## TEXTO FORNECIDO
'''

É um verdadeiro acinte aos direitos humanos, por exemplo, o modo como a fala nordestina é retratada nas novelas de televisão, principalmente da Rede Globo. Todo personagem de origem nordestina é, sem exceção, um tipo grotesco, rústico, atrasado, criado para provocar o riso, o escárnio e o deboche dos demais personagens e do espectador. No plano linguístico, atores não nordestinos expressam-se num arremedo de língua que não é falada em lugar nenhum do Brasil, muito menos no Nordeste. Costumo dizer que aquela deve ser a língua do Nordeste de Marte! Mas nós sabemos muito bem que essa atitude representa uma forma de marginalização e exclusão. (1999 p.43-44)

O preconceito linguístico ligado ao fator social demonstra outro fato também

importante sobre a linguagem do nordestino. Segundo o IBGE, em dados de

distribuição de renda por região no ano de 2013, a região Norte é tão pobre quanto a

Nordeste. No entanto, a fala de sua população não é tão ridicularizada pela mídia e

por outros grupos sociais. Uma hipótese para esse estigma é a miscigenação

africana em primazia no Nordeste, ao passo que em menor escala essa

miscigenação ocorreu no norte do país.

Embora as desigualdades sociais brasileiras tenham diminuído nos últimos

anos, ainda são gritantes as comparações entre as classes com maior e com menor

poder econômico. Ainda que muitos brasileiros tenham saído da pobreza extrema,

os seus falares permanecem abaixo dessa linha. Pior ainda, cerceada por mitos,

estigmas e discursos manipuladores que aliam a linguagem às formas de coerção

social. “No Brasil, as pessoas excluídas do poder político e do poder aquisitivo

também são excluídas do poder falar” (BAGNO, 2003, p.75).

'''

## REGISTROS EXTRAÍDOS
'''

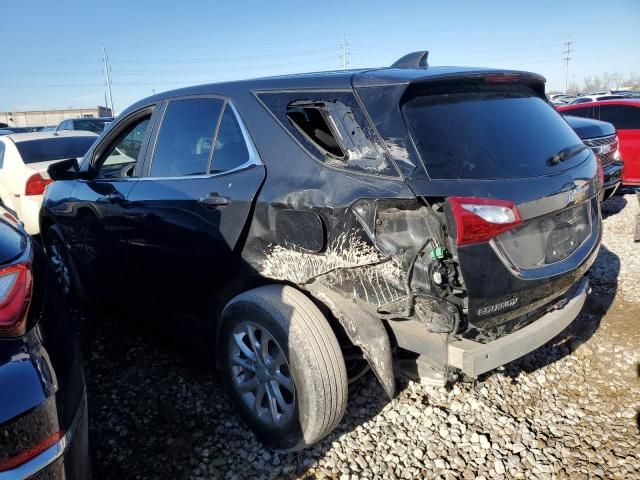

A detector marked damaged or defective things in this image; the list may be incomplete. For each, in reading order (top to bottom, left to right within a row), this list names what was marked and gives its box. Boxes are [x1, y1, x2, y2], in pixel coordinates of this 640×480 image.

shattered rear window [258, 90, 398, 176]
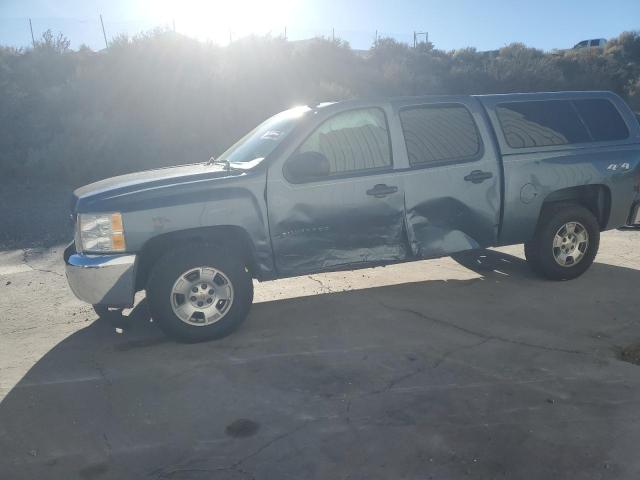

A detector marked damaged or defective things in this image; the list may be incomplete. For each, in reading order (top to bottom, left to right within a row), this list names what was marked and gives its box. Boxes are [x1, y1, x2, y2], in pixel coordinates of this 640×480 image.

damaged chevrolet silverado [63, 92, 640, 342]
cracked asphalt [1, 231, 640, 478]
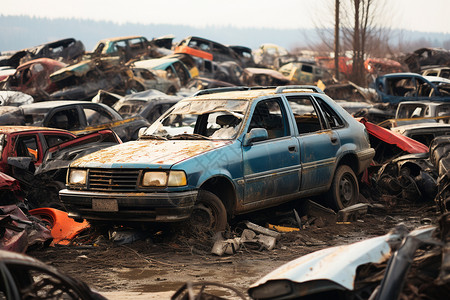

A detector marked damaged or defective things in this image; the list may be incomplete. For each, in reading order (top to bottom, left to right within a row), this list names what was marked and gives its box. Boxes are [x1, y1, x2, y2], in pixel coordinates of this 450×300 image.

'''

## TAREFAS A REALIZAR
**1.** Reproduza palavra por palavra o trecho do texto sobre preconceito linguístico, abrangendo tudo o que vai de "É um verdadeiro" até "exclusão. (1999 p.43-44)".
**2.** No texto sobre preconceito linguístico, qual região é apontada pelos dados do IBGE de 2013 como tão pobre quanto o Nordeste?

## RESPOSTAS DAS TAREFAS
**1.**
É um verdadeiro acinte aos direitos humanos, por exemplo, o modo como a fala nordestina é retratada nas novelas de televisão, principalmente da Rede Globo. Todo personagem de origem nordestina é, sem exceção, um tipo grotesco, rústico, atrasado, criado para provocar o riso, o escárnio e o deboche dos demais personagens e do espectador. No plano linguístico, atores não nordestinos expressam-se num arremedo de língua que não é falada em lugar nenhum do Brasil, muito menos no Nordeste. Costumo dizer que aquela deve ser a língua do Nordeste de Marte! Mas nós sabemos muito bem que essa atitude representa uma forma de marginalização e exclusão. (1999 p.43-44)

**2.** A região Norte.